Going Into Debt as a Small Business--Looking For the Light at the End of the Tunnel
RANDY: This morning you heard from Rayanna Anderson of Missouri State University’s Small Business and Technology Development Center about some of the tools they can provide small business owners to help them avoid crushing debt... and becoming one of the fifty percent of small businesses that fail within five years. Now, it’s one thing to start up a business totally from scratch—but if you’re interested in licensing a FRANCHISE from an established national company, isn’t it somehow easier to make it? Not necessarily... that’s the lesson learned by Jenny Heulskamp, who since 2007 has owned and operated the local franchise, #845, of “Edible Arrangements.” With some 1100 stores worldwide, Edible Arrangements, headquartered in Wallingford, CT, was the originator of the fresh-fruit gift bouquet, with chocolate-dipped fruit and assorted other goodies arranged in gift baskets and available for pickup or delivery seven days a week. Jenny’s store is the ONLY Springfield location, situated in a small storefront in the Fremont Shopping Center on Battlefield Road.
JENNY HEULSKAMP: I am a Home Ec major, so I’m used to the food area. So that was one of the things that drew me to this business. Besides the gifting issue, I liked the presentation.
RANDY: Did you have to do a lot of research into the company?
JENNY: I was researching, I was Googling, what businesses were out there, franchises that were out there. And I did not know this one at the time. It was a fairly new franchise... so I was researching it in early ’07.
RANDY: Make no mistake, Jenny tried to go about starting this Edible Arrangements franchise the right way. She tried to educate herself on the business, the market; and she financing up front. We learned this morning that family and friends are the number-one source of small business start-up money... and that was certainly true in Jenny Heulskamp’s case.

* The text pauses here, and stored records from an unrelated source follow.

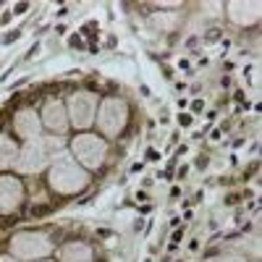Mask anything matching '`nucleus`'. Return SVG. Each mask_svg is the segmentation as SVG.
I'll use <instances>...</instances> for the list:
<instances>
[{
	"label": "nucleus",
	"instance_id": "obj_13",
	"mask_svg": "<svg viewBox=\"0 0 262 262\" xmlns=\"http://www.w3.org/2000/svg\"><path fill=\"white\" fill-rule=\"evenodd\" d=\"M207 262H247V259L242 254H217V257H212Z\"/></svg>",
	"mask_w": 262,
	"mask_h": 262
},
{
	"label": "nucleus",
	"instance_id": "obj_14",
	"mask_svg": "<svg viewBox=\"0 0 262 262\" xmlns=\"http://www.w3.org/2000/svg\"><path fill=\"white\" fill-rule=\"evenodd\" d=\"M0 262H18L16 257H11V254H6V257H0Z\"/></svg>",
	"mask_w": 262,
	"mask_h": 262
},
{
	"label": "nucleus",
	"instance_id": "obj_6",
	"mask_svg": "<svg viewBox=\"0 0 262 262\" xmlns=\"http://www.w3.org/2000/svg\"><path fill=\"white\" fill-rule=\"evenodd\" d=\"M50 252H53V242L45 233H39V231L16 233L11 238V257H16V259L37 262V259H45Z\"/></svg>",
	"mask_w": 262,
	"mask_h": 262
},
{
	"label": "nucleus",
	"instance_id": "obj_7",
	"mask_svg": "<svg viewBox=\"0 0 262 262\" xmlns=\"http://www.w3.org/2000/svg\"><path fill=\"white\" fill-rule=\"evenodd\" d=\"M39 121H42V128L53 131L55 137H63L69 131V113H66V105L60 100H48L39 113Z\"/></svg>",
	"mask_w": 262,
	"mask_h": 262
},
{
	"label": "nucleus",
	"instance_id": "obj_3",
	"mask_svg": "<svg viewBox=\"0 0 262 262\" xmlns=\"http://www.w3.org/2000/svg\"><path fill=\"white\" fill-rule=\"evenodd\" d=\"M71 155L74 160L84 168V170H97L105 158H107V142L100 134H92V131H81L71 139Z\"/></svg>",
	"mask_w": 262,
	"mask_h": 262
},
{
	"label": "nucleus",
	"instance_id": "obj_2",
	"mask_svg": "<svg viewBox=\"0 0 262 262\" xmlns=\"http://www.w3.org/2000/svg\"><path fill=\"white\" fill-rule=\"evenodd\" d=\"M48 184L53 191L58 194H79L90 186V170H84L74 158L69 155H60L50 163V170H48Z\"/></svg>",
	"mask_w": 262,
	"mask_h": 262
},
{
	"label": "nucleus",
	"instance_id": "obj_12",
	"mask_svg": "<svg viewBox=\"0 0 262 262\" xmlns=\"http://www.w3.org/2000/svg\"><path fill=\"white\" fill-rule=\"evenodd\" d=\"M16 155H18V144H16L11 137L0 134V170L13 168V163H16Z\"/></svg>",
	"mask_w": 262,
	"mask_h": 262
},
{
	"label": "nucleus",
	"instance_id": "obj_15",
	"mask_svg": "<svg viewBox=\"0 0 262 262\" xmlns=\"http://www.w3.org/2000/svg\"><path fill=\"white\" fill-rule=\"evenodd\" d=\"M37 262H50V259H37Z\"/></svg>",
	"mask_w": 262,
	"mask_h": 262
},
{
	"label": "nucleus",
	"instance_id": "obj_10",
	"mask_svg": "<svg viewBox=\"0 0 262 262\" xmlns=\"http://www.w3.org/2000/svg\"><path fill=\"white\" fill-rule=\"evenodd\" d=\"M226 11H228V18L238 27L254 24V21L259 18V3H228Z\"/></svg>",
	"mask_w": 262,
	"mask_h": 262
},
{
	"label": "nucleus",
	"instance_id": "obj_8",
	"mask_svg": "<svg viewBox=\"0 0 262 262\" xmlns=\"http://www.w3.org/2000/svg\"><path fill=\"white\" fill-rule=\"evenodd\" d=\"M24 200V184L16 176H0V212L11 215Z\"/></svg>",
	"mask_w": 262,
	"mask_h": 262
},
{
	"label": "nucleus",
	"instance_id": "obj_9",
	"mask_svg": "<svg viewBox=\"0 0 262 262\" xmlns=\"http://www.w3.org/2000/svg\"><path fill=\"white\" fill-rule=\"evenodd\" d=\"M13 128L21 139H39L42 137V121H39V113L32 111V107H24L13 116Z\"/></svg>",
	"mask_w": 262,
	"mask_h": 262
},
{
	"label": "nucleus",
	"instance_id": "obj_11",
	"mask_svg": "<svg viewBox=\"0 0 262 262\" xmlns=\"http://www.w3.org/2000/svg\"><path fill=\"white\" fill-rule=\"evenodd\" d=\"M58 257L60 262H92V247L84 242H69Z\"/></svg>",
	"mask_w": 262,
	"mask_h": 262
},
{
	"label": "nucleus",
	"instance_id": "obj_1",
	"mask_svg": "<svg viewBox=\"0 0 262 262\" xmlns=\"http://www.w3.org/2000/svg\"><path fill=\"white\" fill-rule=\"evenodd\" d=\"M66 149V139L63 137H39L27 142L24 147H18V155L13 168L24 176H32V173H39L48 163H53L58 155H63Z\"/></svg>",
	"mask_w": 262,
	"mask_h": 262
},
{
	"label": "nucleus",
	"instance_id": "obj_5",
	"mask_svg": "<svg viewBox=\"0 0 262 262\" xmlns=\"http://www.w3.org/2000/svg\"><path fill=\"white\" fill-rule=\"evenodd\" d=\"M97 95L95 92H74L66 102V113H69V126H74L76 131H90V126L95 123V116H97Z\"/></svg>",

JENNY: I have a partner, my brother-in-law in Nebraska. He was looking for investments—he’s got a lot more money than me! So what we agreed was, he would put the initial cash amount down and then I would take care of the rest of the financing on my end. And that’s kind of how we built our L.L.C. in percentages and such. We did a lot of budgeting, a lot of business-plan writing, a lot of projections. We were very organized. And what we were told at the time—by a booming franchise—was that it would cost us between $116,000 and $136,000 to open... and it ended up costing us $250,000! But we did not KNOW that until we were a half to two-thirds into the process. So there was really no choice but to continue.
RANDY: So the parent company underestimated Jenny’s start-up costs by about HALF, in terms of acquiring the equipment, store decorations, inventory and other details specified by the company. Jenny went through the arrangements with a bank to secure her own financing... and had to go BACK to the bank and increase her loan amount. Even basing her financing on the corporation’s own projections, Jenny still went way over budget.
JENNY: So that’s how we got into trouble. It totally blew all our projections out of the water... so we started kinda UNDER water!
RANDY: As Jenny is quick to point out, Edible Arrangements’ current start-up projections, as found on their website, are MUCH more realistic—they “figured it out,” she says. But 2007 and ’08 were a major boom period for the company, and they were growing faster than they could keep up. Jenny feels there wasn’t that much the parent company could really do to help. Some of their franchises couldn’t stay open... luckily Jenny’s wasn’t one of them.
JENNY: We have been very blessed—we have grown every year we’ve been open. We’ve grown 9 to 11 percent every year.
RANDY: Still, the financial situation was grim, especially since by August of 2008 the markets crashed!
JENNY: Our problem got worse because the bank we were at had their own problems. So they went to a lot of their clients, including us, and said, “You need to leave!” We had NEVER missed a payment, and they’re just saying they had to cut loose a bunch of people.
RANDY: At the worst of her financial issues Jenny says she was as much as $290,000 in the red. Scrambling to figure out what to do, Jenny called the local Chamber of Commerce, and they suggested she contact Missouri State University’s Small Business and Technology Development Center. The Center helped Jenny build her loan package—but because banks simply weren’t making loans, it took more than TWO YEARS for Jenny to be approved for a new loan. Meanwhile her brother-in-law did invest additional capital, which helped provide cash flow. But as of today, Jenny says that, while she’s still in debt, things are looking up.
JENNY: Our goal is to get the business loan paid off in the next five years. We’re trying to make bigger payments than we have. You know, it’s going to be a while, but we’re on a good track. We’ve got our new loan now, and we’re down—we’re in the 120 (thousands). So we’re doing good.
RANDY: To be debt-free in five years is the goal, and Jenny continues to consult with Isabel Eisenhauer at the MSU Small Business and Technology Development Center. I asked Jenny if she had any advice for anyone wanting to start a business.
JENNY: The biggest thing I learned through it, even with all our homework we did: be prepared, it’s going to cost more than you think! And to make sure you’re prepared for that, that you’ve got enough of the working capital to get you going. That’s huge.